***** GIVEN INFORMATION
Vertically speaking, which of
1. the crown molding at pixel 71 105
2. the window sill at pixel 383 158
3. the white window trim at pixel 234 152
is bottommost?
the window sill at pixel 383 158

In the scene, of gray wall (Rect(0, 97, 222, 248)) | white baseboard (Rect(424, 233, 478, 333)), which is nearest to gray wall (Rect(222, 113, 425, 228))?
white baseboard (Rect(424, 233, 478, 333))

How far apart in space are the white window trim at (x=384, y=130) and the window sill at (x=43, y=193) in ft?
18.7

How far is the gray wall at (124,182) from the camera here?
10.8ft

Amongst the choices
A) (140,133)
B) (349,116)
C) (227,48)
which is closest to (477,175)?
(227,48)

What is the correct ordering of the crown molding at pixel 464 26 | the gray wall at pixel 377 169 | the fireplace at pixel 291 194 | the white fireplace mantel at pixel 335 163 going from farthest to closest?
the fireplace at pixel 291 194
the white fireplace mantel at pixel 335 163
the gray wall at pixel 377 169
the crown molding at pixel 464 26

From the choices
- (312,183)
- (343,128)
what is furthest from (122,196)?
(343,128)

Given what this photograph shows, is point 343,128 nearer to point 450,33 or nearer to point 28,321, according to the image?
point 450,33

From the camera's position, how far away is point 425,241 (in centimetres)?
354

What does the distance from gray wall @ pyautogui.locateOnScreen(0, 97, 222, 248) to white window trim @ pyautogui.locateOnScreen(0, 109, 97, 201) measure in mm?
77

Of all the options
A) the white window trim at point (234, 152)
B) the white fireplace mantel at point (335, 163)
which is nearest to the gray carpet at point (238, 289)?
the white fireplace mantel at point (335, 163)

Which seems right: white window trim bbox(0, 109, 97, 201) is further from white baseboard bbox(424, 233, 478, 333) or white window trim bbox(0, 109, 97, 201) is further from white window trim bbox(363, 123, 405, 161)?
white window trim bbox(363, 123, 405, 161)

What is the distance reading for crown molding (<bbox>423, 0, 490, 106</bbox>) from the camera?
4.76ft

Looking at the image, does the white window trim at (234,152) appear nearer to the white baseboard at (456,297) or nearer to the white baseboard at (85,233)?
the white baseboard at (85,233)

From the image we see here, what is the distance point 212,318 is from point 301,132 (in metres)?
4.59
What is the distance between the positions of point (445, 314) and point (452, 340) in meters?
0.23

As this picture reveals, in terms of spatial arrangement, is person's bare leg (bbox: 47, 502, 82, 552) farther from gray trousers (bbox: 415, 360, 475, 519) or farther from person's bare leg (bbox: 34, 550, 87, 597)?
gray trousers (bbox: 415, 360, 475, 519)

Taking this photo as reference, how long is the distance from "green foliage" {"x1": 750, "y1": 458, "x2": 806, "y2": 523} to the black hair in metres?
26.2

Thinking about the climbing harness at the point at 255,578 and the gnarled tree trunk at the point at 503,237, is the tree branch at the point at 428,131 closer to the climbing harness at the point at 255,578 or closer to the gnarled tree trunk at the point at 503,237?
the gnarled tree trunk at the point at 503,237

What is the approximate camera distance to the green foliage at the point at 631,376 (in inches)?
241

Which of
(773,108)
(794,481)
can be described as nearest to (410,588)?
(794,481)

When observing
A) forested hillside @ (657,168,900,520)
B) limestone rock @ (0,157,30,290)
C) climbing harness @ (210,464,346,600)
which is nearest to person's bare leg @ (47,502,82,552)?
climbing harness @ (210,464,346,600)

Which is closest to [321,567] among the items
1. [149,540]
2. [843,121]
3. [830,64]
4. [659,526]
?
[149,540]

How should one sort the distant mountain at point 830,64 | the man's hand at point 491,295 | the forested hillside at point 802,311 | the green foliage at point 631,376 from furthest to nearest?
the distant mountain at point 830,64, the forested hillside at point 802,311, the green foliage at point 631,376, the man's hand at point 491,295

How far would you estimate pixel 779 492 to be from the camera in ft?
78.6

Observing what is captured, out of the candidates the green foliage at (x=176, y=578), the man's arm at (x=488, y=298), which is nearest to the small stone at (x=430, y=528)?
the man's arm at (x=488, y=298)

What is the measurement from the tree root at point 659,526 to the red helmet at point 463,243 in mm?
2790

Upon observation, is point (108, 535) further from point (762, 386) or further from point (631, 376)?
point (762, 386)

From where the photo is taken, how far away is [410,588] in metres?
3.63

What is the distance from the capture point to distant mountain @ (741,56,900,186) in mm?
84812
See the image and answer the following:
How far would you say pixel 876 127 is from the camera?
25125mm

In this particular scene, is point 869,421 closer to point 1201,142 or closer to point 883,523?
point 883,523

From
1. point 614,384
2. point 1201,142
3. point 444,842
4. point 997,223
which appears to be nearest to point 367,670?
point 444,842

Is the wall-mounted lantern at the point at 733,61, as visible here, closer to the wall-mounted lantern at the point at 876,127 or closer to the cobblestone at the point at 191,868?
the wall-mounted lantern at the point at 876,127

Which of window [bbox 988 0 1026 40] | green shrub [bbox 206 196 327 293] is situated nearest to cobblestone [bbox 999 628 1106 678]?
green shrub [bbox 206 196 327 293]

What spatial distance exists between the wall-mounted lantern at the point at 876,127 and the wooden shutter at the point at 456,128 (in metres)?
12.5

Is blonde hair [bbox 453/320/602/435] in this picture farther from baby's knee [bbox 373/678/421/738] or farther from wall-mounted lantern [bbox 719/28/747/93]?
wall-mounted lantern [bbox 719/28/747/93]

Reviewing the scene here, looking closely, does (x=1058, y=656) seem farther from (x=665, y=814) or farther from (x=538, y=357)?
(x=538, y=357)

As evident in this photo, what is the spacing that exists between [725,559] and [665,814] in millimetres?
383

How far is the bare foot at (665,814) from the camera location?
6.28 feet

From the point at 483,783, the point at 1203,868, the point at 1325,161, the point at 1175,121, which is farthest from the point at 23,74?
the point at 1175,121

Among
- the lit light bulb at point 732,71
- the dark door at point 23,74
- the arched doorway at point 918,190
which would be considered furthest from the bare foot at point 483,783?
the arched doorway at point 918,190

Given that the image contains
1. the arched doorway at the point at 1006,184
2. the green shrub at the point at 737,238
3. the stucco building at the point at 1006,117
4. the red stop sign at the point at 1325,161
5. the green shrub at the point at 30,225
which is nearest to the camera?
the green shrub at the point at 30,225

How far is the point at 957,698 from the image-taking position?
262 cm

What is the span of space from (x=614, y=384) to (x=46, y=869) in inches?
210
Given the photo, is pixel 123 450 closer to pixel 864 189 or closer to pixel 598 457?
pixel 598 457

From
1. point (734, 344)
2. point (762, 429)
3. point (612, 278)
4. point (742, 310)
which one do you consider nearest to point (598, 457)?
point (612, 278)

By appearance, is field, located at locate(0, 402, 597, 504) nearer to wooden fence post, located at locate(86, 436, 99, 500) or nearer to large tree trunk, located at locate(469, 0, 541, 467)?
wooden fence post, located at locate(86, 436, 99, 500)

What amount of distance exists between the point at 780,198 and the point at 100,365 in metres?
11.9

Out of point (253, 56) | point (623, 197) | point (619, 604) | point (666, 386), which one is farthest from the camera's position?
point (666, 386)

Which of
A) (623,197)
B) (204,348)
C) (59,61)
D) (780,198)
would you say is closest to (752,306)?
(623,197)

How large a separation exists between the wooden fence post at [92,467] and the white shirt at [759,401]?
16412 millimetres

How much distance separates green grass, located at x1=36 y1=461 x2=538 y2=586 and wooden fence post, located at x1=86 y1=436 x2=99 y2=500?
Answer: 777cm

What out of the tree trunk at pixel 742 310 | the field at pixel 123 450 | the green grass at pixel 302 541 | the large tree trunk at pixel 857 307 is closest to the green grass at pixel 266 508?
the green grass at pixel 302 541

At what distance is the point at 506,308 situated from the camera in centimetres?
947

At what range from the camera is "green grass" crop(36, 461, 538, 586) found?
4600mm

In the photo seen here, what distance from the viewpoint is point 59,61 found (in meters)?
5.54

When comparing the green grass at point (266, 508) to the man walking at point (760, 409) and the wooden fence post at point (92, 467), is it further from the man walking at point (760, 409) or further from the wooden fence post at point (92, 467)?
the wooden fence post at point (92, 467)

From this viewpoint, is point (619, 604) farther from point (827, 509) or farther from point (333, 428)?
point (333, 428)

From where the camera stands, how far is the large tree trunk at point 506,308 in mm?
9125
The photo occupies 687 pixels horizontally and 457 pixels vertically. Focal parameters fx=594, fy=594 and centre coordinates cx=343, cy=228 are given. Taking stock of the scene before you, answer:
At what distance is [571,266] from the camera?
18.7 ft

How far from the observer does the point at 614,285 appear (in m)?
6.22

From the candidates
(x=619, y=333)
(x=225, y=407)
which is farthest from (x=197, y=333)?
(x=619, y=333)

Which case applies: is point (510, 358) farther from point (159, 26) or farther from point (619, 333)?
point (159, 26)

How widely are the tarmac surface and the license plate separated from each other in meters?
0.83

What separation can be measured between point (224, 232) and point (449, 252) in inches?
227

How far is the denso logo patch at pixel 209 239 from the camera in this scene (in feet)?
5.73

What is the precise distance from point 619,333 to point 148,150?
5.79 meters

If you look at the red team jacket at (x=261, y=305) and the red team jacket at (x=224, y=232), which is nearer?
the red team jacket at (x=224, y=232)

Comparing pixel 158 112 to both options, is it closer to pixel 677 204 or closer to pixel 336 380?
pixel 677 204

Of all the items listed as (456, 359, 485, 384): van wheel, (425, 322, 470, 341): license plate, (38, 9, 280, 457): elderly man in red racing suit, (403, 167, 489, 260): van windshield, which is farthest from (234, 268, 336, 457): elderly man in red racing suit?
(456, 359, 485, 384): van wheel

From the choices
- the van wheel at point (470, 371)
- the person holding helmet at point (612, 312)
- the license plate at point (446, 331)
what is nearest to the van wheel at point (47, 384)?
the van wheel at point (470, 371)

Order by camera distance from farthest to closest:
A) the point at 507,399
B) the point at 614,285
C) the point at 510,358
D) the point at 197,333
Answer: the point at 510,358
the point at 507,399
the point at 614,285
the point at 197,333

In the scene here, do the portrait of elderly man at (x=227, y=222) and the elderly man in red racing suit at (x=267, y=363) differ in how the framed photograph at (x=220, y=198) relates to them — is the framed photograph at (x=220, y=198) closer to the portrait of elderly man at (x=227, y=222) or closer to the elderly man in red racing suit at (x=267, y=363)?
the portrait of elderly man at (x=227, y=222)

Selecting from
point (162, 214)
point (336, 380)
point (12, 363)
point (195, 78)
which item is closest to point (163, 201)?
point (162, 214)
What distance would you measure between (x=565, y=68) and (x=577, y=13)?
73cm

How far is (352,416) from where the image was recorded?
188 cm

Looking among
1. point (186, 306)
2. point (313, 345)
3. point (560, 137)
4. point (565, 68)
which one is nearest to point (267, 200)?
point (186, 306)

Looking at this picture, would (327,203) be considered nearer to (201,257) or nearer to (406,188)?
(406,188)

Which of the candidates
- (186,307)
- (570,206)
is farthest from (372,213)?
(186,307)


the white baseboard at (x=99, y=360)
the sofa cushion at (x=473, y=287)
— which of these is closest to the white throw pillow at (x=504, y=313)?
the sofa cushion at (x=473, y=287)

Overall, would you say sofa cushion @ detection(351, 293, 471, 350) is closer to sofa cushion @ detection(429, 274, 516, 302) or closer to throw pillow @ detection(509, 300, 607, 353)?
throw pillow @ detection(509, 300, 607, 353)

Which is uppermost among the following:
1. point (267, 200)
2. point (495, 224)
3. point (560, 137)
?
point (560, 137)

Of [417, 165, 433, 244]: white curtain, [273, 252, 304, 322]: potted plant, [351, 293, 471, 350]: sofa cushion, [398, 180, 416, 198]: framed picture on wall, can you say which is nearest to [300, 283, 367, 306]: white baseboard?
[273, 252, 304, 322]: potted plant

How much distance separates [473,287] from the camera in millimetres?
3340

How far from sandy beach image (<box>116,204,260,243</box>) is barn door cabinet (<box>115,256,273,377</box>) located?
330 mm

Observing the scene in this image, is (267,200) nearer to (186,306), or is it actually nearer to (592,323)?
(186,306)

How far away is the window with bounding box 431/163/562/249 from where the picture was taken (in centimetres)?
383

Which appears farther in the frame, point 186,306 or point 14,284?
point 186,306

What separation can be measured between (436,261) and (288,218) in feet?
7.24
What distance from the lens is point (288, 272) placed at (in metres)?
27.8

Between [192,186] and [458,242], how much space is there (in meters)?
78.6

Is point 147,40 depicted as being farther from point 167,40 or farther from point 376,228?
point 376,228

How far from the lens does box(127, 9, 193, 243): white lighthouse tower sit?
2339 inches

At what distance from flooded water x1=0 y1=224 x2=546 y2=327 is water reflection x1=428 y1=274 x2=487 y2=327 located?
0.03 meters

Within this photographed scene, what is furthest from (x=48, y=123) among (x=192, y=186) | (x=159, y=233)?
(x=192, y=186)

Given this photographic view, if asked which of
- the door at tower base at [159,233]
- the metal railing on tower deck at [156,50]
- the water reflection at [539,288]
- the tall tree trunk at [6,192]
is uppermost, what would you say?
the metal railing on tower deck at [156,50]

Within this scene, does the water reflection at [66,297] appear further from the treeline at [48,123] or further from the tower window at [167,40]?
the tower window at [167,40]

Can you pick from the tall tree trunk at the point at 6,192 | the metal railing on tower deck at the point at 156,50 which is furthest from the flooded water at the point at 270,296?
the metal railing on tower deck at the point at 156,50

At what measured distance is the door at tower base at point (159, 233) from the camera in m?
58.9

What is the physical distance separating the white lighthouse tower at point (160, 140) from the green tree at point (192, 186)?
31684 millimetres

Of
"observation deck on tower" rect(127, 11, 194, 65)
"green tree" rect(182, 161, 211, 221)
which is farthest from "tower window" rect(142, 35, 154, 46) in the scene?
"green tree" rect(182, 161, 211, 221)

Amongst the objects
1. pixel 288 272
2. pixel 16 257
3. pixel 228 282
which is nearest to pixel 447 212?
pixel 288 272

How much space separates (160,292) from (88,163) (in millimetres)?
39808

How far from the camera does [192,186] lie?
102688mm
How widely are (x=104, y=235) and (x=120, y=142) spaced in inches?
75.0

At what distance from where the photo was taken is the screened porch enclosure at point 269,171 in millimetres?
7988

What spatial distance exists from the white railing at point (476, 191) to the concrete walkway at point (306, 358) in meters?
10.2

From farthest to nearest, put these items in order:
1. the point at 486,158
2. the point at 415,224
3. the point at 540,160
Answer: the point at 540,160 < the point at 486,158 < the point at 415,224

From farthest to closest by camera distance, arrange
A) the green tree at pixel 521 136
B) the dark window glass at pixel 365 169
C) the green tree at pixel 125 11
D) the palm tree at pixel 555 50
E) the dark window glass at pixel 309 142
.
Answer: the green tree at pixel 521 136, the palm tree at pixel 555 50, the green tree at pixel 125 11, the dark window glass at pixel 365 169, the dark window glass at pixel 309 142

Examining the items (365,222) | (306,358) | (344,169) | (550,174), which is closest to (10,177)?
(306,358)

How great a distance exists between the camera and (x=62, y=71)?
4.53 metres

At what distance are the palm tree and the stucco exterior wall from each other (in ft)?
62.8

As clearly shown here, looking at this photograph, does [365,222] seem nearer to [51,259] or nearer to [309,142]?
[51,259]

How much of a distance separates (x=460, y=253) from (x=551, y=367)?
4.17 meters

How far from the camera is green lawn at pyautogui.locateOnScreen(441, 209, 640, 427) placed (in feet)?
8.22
**********
• **GIVEN REQUEST**
Extract, exactly, the lines above that begin at the line containing "At what measured" and end at the final line of the records; add no other text.

• **CORRECT RESULT**
At what measured distance is the door at tower base at point (159, 233) from the camera in m?
58.9

What is the physical distance separating the white lighthouse tower at point (160, 140) from the green tree at point (192, 186)?
31684 millimetres

Of
"observation deck on tower" rect(127, 11, 194, 65)
"green tree" rect(182, 161, 211, 221)
which is farthest from "tower window" rect(142, 35, 154, 46) in the scene?
"green tree" rect(182, 161, 211, 221)

Amongst the objects
1. pixel 288 272
2. pixel 16 257
3. pixel 228 282
which is nearest to pixel 447 212?
pixel 288 272

How much space separates (160,292) from (88,163) (in millimetres)?
39808

How far from the camera does [192,186] lie?
102688mm
How widely are (x=104, y=235) and (x=120, y=142) spaced in inches?
75.0

At what distance from where the photo was taken is the screened porch enclosure at point 269,171 in millimetres?
7988

What spatial distance exists from the white railing at point (476, 191) to the concrete walkway at point (306, 358) in meters?
10.2

From farthest to nearest, put these items in order:
1. the point at 486,158
2. the point at 415,224
3. the point at 540,160
Answer: the point at 540,160 < the point at 486,158 < the point at 415,224

From farthest to closest by camera distance, arrange
A) the green tree at pixel 521 136
B) the dark window glass at pixel 365 169
C) the green tree at pixel 125 11
D) the palm tree at pixel 555 50
E) the dark window glass at pixel 309 142
.
Answer: the green tree at pixel 521 136, the palm tree at pixel 555 50, the green tree at pixel 125 11, the dark window glass at pixel 365 169, the dark window glass at pixel 309 142

Examining the items (365,222) | (306,358) | (344,169) | (550,174), which is closest to (10,177)?
(306,358)

How great a distance exists between the camera and (x=62, y=71)?
4.53 metres

At what distance are the palm tree and the stucco exterior wall from each other (in ft)?
62.8

As clearly shown here, looking at this photograph, does [365,222] seem nearer to [51,259] or nearer to [309,142]?
[51,259]

How much of a distance separates (x=460, y=253) from (x=551, y=367)?
4.17 meters

How far from the camera is green lawn at pyautogui.locateOnScreen(441, 209, 640, 427) placed (in feet)?
8.22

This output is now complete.